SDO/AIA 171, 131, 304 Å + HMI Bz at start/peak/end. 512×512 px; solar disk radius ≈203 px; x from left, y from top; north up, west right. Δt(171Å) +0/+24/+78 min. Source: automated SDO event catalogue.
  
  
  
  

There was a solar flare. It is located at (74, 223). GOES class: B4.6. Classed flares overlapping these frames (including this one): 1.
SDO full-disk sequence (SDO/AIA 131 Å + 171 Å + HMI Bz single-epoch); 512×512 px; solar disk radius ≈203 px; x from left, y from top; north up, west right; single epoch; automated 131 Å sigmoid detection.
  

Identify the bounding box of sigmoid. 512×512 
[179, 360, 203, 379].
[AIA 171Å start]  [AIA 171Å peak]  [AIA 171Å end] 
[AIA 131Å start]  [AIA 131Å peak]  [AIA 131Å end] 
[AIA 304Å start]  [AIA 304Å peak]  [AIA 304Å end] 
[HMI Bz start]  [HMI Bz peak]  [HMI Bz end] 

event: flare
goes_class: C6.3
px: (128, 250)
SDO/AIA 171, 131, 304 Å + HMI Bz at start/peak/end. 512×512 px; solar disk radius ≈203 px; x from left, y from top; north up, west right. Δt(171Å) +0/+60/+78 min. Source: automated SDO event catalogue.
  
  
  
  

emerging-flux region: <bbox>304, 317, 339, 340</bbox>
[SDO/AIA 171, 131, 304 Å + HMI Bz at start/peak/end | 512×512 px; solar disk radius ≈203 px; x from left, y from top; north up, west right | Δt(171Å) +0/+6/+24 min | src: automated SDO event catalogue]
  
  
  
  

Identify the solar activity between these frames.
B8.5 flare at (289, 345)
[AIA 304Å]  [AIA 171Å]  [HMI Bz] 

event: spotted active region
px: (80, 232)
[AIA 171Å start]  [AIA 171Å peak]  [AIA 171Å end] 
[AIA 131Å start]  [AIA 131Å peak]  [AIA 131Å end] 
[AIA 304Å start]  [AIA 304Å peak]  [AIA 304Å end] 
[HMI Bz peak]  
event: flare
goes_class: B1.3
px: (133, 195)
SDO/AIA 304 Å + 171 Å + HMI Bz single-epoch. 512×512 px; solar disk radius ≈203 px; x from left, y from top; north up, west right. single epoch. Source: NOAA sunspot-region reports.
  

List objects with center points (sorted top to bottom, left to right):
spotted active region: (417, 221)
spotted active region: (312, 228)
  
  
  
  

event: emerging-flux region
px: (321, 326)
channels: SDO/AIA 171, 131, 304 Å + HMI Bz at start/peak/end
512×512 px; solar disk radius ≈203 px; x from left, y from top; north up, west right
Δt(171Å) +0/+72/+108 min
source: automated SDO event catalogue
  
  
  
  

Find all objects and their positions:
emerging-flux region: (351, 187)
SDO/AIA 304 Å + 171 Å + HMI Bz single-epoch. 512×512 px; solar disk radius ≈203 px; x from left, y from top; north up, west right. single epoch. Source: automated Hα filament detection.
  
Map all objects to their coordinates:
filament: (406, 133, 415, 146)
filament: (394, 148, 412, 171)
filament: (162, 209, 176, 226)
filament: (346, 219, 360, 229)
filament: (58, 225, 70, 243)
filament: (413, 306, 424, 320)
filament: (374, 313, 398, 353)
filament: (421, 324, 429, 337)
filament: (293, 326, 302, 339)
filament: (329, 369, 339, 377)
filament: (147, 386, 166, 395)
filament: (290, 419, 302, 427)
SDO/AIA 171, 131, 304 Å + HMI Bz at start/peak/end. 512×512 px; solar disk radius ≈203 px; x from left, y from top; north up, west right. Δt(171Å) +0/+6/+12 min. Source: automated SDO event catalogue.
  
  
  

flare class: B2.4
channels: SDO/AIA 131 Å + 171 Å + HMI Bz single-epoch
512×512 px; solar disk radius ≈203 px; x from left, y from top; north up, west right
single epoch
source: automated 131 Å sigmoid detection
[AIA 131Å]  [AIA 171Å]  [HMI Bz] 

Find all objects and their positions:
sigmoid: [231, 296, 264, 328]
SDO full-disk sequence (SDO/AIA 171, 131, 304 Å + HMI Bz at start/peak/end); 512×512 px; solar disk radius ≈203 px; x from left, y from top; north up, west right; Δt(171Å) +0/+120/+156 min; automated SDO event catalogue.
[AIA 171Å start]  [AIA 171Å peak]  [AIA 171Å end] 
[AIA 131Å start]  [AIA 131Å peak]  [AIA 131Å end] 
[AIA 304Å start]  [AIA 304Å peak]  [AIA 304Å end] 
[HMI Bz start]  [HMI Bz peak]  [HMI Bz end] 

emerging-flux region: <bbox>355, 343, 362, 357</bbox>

Task requirements: Each line of the listing above that contains the word "bbox" is to be copied.

Response to the exercise:
emerging-flux region: <bbox>304, 317, 339, 340</bbox>
emerging-flux region: <bbox>355, 343, 362, 357</bbox>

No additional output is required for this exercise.